Задания:
1. Сколько делегатов представляли в Версале Китай и Японию, согласно тексту о Версальской конференции?
2. Измените, пожалуйста, фрагмент текста о Версальской конференции, начиная со слов «Успех всегда опьяняет» и заканчивая словами «удар для Китая!»: приведите его заново, заменив «Государственный секретарь США» на «Госсекретарь США».

Текст для чтения:
--------

Секретные переговоры велись в Пекине четыре месяца. Китай пытался как-то сохранить лицо, но 27 апреля 1915 года требования после небольших изменений были вновь вручены китайскому правительству ультимативно, и 9 мая Китай их принял и подписал с Японией секретный договор.

Китай принял ультиматум по рекомендации США и Англии, данной, конечно, скрепя сердце.

Англия увязала в боях на Европейском континенте и в европейских морях. Еще до войны ей даже пришлось оттянуть с Дальнего Востока свою броненосную эскадру, оставив там лишь крейсера.

Америка исподволь готовилась к тому решающему периоду войны, когда ей придется «лично» вступить в нее.

Тут было не до Китая, тем более что, хотя Япония и предприняла некоторые практические шаги по реализации требований, вскоре после окончания войны те же Штаты ей здорово в том помешали.

Однако позиции Японии уже укрепились — так или иначе. Это проявилось и в том, что даже дяде Сэму пришлось посчитаться с ней и на Парижской мирной конференции, проходившей в 1919 году в Версале, передать германские права на Шаньдунскую провинцию не Китаю (в состав которого эта формально арендуемая провинция входила), а Японии.

И КИТАЙ, и Япония были в Версале представлены равным числом делегатов — по пять. Во главе китайской делегации был министр иностранных дел Лю Чен-сян, а японской — член «генро» и дважды премьер Сайондзи.

Китайцы добивались возвращения их собственной территории и доказывали, что Шаньдунский полуостров, на котором живет 30 миллионов китайцев (то есть по числу — половина населения тогдашней Японии), — исконно китайская территория, да еще и родина Конфуция. Было это чистейшей правдой, однако Сайондзи с коллегами упрямо твердили, что Шаньдун «отвоеван» у Германии — ныне побежденной, и они от «своего» не откажутся.

Японцы напирали на «жертвы», понесенные ими во имя «общей победы». (В скобках сообщу читателю, что Япония потеряла за всю войну 300 (триста!) солдат и офицеров (хотя есть данные, увеличивающие эту цифру до «целой» тысячи.)

«Белая» Антанта возражать своему «желтому» союзнику хотя и возражала, и противодействовала, но далеко не всегда добивалась своего.

Успех всегда опьяняет японцев, как вино, — они сами в том признаются и своеобразно подтвердили это в Версале... Государственный секретарь США Лансинг тогда обратился с просьбой к одному из японских представителей на конференции барону Макино:

— Господин Макино, я прошу вас как-то смягчить «шаньдунский» удар для Китая!

— То есть?

— Ну, вы могли бы выступить с каким-либо формальным доброжелательным заявлением.

— Каким?

— Собственно, — Лансинг протянул к. Макино руку, в которой был зажат лист бумаги, — мы тут совместно набросали проект...





Макино смотрел на Лансинга бесстрастно и молчал, а Лансинг продолжал его уговаривать:

— Еще лучше, если вы дополнительно увидитесь с Лю Чен-сяном. Макино пожал плечами, а Лансинг пояснил:

— Такой шаг был бы повсюду встречен с величайшим одобрением и поднял бы престиж Японии!

--------

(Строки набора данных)
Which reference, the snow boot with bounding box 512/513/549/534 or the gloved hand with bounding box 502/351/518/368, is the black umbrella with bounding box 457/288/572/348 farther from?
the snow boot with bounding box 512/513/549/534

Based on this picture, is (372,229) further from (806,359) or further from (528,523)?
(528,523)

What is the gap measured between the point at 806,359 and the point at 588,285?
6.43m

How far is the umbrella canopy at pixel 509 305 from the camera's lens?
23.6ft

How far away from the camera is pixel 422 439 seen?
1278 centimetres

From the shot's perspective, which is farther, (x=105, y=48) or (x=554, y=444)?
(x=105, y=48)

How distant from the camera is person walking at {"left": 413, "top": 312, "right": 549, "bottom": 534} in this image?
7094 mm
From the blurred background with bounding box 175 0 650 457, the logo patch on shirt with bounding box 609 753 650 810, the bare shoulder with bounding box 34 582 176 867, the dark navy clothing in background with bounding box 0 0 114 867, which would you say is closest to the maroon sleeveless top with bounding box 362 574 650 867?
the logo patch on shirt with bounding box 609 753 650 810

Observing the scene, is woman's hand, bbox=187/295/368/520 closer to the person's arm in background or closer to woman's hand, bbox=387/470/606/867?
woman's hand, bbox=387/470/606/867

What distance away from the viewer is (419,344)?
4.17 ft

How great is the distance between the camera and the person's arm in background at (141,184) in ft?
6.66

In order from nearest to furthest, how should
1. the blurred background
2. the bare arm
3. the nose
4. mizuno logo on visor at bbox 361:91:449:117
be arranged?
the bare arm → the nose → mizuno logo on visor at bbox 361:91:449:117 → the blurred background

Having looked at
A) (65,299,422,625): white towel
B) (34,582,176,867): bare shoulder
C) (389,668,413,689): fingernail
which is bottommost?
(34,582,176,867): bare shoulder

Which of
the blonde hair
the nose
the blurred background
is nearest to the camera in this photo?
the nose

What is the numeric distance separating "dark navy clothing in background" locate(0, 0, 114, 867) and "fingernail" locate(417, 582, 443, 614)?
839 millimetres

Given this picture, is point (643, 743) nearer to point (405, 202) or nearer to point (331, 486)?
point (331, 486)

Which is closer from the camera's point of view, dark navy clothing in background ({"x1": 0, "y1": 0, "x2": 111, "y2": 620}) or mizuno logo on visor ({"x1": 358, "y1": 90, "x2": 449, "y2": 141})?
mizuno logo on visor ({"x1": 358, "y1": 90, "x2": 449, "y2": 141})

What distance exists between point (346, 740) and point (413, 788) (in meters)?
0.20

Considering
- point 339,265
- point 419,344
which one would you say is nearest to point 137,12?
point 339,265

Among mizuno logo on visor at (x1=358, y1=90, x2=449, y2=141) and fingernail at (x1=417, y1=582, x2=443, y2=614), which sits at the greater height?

--------

Ответы по заданиям:
1. По пять делегатов от каждой страны.

2.
Успех всегда опьяняет японцев, как вино, — они сами в том признаются и своеобразно подтвердили это в Версале... Госсекретарь США Лансинг тогда обратился с просьбой к одному из японских представителей на конференции барону Макино:

— Господин Макино, я прошу вас как-то смягчить «шаньдунский» удар для Китая!